Kerry è in Europa pensando all’Iran: «Strada diplomatica»

WASHINGTON — Un colloquio «utile» sulla tortuosa «via negoziale» che dovrebbe portare ad un’intesa sul nucleare iraniano. Ma ancora tanti gli ostacoli. È questa la prima valutazione dell’incontro svoltosi a Alma Ata, Kazakistan, un primo colloquio tra la delegazione di Teheran iraniana e quella dei 5+1, sigla che mette insieme Usa, Russia, Cina, Gran Bretagna, Francia e Ue.

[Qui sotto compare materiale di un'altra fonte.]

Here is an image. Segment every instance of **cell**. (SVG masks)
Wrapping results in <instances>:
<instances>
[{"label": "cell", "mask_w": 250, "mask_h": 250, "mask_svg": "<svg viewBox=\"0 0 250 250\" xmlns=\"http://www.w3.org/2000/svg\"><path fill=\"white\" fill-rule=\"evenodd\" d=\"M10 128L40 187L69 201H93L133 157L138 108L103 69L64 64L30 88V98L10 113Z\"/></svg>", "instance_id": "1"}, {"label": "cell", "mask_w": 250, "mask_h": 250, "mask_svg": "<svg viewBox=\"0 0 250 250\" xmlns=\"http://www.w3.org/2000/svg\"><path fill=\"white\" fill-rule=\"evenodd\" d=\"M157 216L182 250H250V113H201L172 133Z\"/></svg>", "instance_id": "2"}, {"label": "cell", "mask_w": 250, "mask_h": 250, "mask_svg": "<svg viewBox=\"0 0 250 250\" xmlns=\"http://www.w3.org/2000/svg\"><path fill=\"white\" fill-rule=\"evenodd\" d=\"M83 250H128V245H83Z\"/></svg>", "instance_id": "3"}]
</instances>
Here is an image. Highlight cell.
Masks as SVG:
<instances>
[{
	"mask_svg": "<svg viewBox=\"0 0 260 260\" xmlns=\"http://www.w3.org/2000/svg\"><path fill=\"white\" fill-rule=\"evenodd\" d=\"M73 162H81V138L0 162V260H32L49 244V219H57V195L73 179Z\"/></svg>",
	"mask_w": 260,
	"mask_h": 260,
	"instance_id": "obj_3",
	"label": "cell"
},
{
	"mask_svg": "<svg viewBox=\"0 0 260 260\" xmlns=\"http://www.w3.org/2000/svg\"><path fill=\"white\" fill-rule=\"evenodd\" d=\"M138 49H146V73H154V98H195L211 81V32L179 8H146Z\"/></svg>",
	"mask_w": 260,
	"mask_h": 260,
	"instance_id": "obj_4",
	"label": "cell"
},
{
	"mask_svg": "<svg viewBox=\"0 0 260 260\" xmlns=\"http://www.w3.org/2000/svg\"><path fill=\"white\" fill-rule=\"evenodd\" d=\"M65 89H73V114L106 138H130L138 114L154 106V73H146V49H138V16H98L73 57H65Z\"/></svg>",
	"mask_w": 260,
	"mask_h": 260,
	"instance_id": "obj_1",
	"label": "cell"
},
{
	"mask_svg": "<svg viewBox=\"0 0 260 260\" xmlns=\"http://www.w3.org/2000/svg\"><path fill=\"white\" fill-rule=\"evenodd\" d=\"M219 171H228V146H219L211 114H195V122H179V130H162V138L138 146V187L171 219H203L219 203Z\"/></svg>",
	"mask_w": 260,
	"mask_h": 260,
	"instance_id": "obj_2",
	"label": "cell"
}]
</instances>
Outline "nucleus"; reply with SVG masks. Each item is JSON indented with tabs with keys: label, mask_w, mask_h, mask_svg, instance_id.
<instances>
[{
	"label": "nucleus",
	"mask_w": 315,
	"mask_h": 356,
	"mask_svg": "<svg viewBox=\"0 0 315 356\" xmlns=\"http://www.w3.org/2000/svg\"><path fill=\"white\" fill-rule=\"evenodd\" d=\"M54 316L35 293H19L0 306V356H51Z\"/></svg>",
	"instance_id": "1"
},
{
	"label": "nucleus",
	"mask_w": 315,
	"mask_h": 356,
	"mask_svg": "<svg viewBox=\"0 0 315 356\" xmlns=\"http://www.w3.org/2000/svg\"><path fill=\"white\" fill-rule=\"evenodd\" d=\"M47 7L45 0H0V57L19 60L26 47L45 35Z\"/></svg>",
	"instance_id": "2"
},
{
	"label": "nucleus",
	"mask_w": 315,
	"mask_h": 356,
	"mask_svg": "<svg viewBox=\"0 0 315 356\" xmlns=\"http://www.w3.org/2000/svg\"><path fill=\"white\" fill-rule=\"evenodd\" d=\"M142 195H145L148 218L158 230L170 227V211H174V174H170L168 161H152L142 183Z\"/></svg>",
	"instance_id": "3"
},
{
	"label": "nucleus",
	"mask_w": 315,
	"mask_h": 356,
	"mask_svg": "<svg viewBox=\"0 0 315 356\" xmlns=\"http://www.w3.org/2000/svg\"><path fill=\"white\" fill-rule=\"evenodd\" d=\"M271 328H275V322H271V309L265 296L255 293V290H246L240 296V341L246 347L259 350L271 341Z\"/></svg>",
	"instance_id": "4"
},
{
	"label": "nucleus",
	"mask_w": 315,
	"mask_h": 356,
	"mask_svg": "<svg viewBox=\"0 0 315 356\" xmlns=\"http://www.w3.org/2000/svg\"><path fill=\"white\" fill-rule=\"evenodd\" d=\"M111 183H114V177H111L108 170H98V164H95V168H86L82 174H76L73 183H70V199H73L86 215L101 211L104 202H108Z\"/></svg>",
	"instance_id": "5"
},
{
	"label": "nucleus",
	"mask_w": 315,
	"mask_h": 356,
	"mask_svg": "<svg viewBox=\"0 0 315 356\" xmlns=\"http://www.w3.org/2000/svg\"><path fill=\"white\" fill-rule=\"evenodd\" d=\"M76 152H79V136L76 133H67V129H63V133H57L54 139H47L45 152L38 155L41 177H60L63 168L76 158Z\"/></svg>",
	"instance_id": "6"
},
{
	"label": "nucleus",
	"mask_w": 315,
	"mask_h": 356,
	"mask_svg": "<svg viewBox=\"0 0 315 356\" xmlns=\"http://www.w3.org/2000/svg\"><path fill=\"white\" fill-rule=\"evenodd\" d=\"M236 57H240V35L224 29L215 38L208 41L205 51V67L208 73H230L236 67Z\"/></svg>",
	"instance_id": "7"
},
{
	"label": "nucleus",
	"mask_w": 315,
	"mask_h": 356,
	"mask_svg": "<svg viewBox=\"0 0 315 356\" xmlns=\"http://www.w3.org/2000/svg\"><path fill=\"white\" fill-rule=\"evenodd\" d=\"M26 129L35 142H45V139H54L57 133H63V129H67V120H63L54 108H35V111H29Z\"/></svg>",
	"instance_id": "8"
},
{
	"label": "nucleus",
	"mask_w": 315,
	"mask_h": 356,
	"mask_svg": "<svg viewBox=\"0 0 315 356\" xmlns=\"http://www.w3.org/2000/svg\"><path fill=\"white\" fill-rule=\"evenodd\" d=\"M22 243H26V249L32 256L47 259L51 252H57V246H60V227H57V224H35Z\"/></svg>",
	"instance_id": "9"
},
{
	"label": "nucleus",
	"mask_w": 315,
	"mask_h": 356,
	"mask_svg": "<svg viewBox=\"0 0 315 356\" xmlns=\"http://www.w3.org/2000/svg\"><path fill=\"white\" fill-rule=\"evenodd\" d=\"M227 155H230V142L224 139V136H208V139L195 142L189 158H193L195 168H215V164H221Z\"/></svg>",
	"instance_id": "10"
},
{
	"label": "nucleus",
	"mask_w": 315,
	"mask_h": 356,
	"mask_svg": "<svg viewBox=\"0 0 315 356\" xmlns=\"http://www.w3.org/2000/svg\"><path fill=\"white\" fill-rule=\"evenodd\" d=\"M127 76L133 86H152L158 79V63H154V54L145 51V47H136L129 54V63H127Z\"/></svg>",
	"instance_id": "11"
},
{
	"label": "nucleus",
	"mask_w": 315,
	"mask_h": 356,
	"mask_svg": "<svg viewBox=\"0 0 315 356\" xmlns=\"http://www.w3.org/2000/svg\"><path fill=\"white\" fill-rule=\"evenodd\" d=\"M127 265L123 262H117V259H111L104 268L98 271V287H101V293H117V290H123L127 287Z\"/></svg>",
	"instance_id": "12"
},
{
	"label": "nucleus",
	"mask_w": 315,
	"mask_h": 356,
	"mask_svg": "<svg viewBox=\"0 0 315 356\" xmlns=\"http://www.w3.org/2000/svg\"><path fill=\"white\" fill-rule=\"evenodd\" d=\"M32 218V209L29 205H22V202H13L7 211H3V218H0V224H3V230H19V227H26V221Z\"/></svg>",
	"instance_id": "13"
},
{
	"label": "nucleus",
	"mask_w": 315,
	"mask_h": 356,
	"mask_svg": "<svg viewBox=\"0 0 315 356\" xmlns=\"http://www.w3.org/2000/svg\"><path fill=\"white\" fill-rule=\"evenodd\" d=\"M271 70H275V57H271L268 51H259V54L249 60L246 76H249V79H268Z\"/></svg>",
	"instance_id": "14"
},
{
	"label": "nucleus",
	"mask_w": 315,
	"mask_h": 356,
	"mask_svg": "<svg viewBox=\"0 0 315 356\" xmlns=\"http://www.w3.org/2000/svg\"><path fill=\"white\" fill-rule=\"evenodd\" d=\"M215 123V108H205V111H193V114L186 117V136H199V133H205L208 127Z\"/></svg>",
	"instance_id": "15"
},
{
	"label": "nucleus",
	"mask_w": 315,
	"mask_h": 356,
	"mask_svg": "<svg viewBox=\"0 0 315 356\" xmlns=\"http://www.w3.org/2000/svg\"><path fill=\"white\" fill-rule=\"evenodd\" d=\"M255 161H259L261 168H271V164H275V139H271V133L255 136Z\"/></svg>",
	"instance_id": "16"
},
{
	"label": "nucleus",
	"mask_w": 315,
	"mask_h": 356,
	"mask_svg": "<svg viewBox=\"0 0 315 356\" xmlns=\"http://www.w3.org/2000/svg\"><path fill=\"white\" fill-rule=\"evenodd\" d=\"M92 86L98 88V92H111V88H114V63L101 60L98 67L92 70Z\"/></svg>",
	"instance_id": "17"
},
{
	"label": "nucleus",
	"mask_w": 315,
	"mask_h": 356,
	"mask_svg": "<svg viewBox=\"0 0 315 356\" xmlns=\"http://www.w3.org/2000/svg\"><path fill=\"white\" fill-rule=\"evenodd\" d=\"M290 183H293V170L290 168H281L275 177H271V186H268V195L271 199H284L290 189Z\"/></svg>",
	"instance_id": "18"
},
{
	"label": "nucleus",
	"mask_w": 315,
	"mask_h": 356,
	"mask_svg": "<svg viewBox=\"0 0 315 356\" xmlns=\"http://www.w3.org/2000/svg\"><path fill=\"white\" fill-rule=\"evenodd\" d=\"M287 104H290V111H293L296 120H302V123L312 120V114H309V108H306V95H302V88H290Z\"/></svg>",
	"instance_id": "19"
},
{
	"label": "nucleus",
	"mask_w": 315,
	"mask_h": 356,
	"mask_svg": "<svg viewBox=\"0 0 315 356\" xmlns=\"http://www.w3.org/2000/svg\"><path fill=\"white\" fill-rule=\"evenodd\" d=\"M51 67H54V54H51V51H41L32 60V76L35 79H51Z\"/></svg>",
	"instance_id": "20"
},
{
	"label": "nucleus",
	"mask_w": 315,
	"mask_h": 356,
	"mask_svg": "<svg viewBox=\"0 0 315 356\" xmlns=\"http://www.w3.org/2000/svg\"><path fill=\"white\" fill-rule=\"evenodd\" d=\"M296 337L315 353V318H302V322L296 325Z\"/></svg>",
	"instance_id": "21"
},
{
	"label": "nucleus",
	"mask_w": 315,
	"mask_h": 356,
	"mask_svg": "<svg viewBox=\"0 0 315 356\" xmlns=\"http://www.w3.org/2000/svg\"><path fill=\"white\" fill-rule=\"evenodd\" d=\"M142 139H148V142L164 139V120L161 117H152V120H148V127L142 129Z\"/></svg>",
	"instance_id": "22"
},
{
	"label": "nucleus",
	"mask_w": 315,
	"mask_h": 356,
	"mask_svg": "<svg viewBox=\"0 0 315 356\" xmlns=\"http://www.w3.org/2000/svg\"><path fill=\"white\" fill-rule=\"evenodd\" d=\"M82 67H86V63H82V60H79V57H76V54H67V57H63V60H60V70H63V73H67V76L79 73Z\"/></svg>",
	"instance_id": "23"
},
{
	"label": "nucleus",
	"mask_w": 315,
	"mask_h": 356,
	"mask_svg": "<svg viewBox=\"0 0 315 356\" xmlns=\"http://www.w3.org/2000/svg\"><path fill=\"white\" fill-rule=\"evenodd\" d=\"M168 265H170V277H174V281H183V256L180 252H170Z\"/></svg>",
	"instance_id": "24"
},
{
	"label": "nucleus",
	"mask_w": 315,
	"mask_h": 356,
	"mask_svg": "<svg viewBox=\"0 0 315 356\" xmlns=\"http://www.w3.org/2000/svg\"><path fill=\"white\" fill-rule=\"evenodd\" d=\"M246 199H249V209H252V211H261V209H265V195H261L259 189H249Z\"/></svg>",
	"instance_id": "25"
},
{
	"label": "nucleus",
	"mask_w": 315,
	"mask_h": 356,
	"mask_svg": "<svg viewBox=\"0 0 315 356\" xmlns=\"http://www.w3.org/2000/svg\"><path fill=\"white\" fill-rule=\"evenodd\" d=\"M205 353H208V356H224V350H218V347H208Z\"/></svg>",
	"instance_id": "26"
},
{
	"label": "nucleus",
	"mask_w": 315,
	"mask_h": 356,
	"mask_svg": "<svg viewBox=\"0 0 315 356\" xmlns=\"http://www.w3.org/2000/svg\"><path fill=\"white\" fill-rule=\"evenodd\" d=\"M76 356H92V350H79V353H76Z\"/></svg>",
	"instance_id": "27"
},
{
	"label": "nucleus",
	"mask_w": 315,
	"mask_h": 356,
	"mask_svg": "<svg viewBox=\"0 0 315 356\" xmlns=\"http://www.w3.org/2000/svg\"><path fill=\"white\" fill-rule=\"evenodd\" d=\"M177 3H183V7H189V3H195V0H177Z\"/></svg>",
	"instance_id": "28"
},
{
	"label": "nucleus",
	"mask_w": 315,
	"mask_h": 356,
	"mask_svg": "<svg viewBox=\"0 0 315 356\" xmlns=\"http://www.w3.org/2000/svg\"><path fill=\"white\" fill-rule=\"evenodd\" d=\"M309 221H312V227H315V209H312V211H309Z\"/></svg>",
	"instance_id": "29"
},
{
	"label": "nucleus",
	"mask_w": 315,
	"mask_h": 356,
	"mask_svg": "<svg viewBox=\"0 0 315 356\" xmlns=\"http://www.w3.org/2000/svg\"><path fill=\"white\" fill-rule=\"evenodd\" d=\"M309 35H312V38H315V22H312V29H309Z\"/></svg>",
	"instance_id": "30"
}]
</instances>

Il contatto, che sarà  seguito dalla seconda seduta quest’oggi, ha avuto corollari interessanti con la prima missione all’estero del nuovo segretario di stato John Kerry, viaggio che lo ha portato in questi giorni in Europa e, in seguito, in Medio Oriente. Nella sua tappa berlinese, parlando dell’Iran, il capo della diplomazia americana ha ribadito di «sperare in una soluzione diplomatica… la scelta è nelle mani dell’Iran, speriamo che facciano la scelta giusta». E ad Alma Ata i diplomatici hanno rilanciato un pacchetto di proposte che gli iraniani hanno già  respinto. Il baratto è il seguente: la comunità  internazionale riduce le sanzioni su transazioni oro, sistema bancario ma in cambio chiede la chiusura del centro di ricerche di Fordow, l’arresto dell’arricchimento dell’uranio al 20%, l’invio all’estero dell’uranio arricchito (sempre al 20%).
Alla vigilia del meeting, i dirigenti iraniani hanno fatto sbarramento, escludendo concessioni. E la guida, Alì Khamenei, ha escluso possibilità  di dialogo diretto con gli Usa, sortita letta come un modo per smentire contatti segreti tra i due nemici. In realtà  molte fonti ritengono che siano avvenuti. Teheran, per ora, insiste nell’offrire soltanto lo stop dell’arricchimento dell’uranio ma vuole che siano abrogate tutte le sanzioni. Dunque le posizioni sono ancora lontane, lo scetticismo forte e da qui l’appello di Kerry.
Nel contempo, il regime continua le manovre per sottrarsi alle sanzioni. Ci riesce? Alcune analisi diplomatiche ritengono di no e sottolineano i guai dell’economia iraniana. Altri esperti, invece, affermano che il Paese è in grado di continuare con i suoi affari, pur tra le difficoltà  e «giri» incredibili. L’ultimo esempio dell’arte della sopravvivenza viene dal settore petrolifero. Teheran, attraverso un intermediario greco basato a Dubai, ha acquistato vecchie petroliere per trasportare greggio in barba ai divieti.
È probabile che Kerry abbia parlato anche di questo con il suo collega russo Lavrov, incontrato a Berlino. Di certo hanno discusso di Siria, in vista della riunione internazionale di domani a Roma dove il capo della diplomazia Usa oggi incontra il ministro degli Esteri Giulio Terzi (a seguire una «cena in formato transatlantico» alla quale partecipano rappresentanti di 34 Paesi). Anche per la Siria si cerca una soluzione negoziale, impegno che non preclude il sostegno alle parti in lotta. Il New York Times rivela che le nuove armi arrivate a formazioni ribelli «moderate» sono state comprate dai sauditi in Croazia e trasferite in zona con l’aiuto dei giordani. Per molti si tratta di un piano che ha coinvolto gli Usa. Secondo nostre fonti gli americani avrebbero deciso di dare una mano più decisa agli insorti. Per il Washington Post stanno valutando aiuti diretti (compresi veicoli blindati).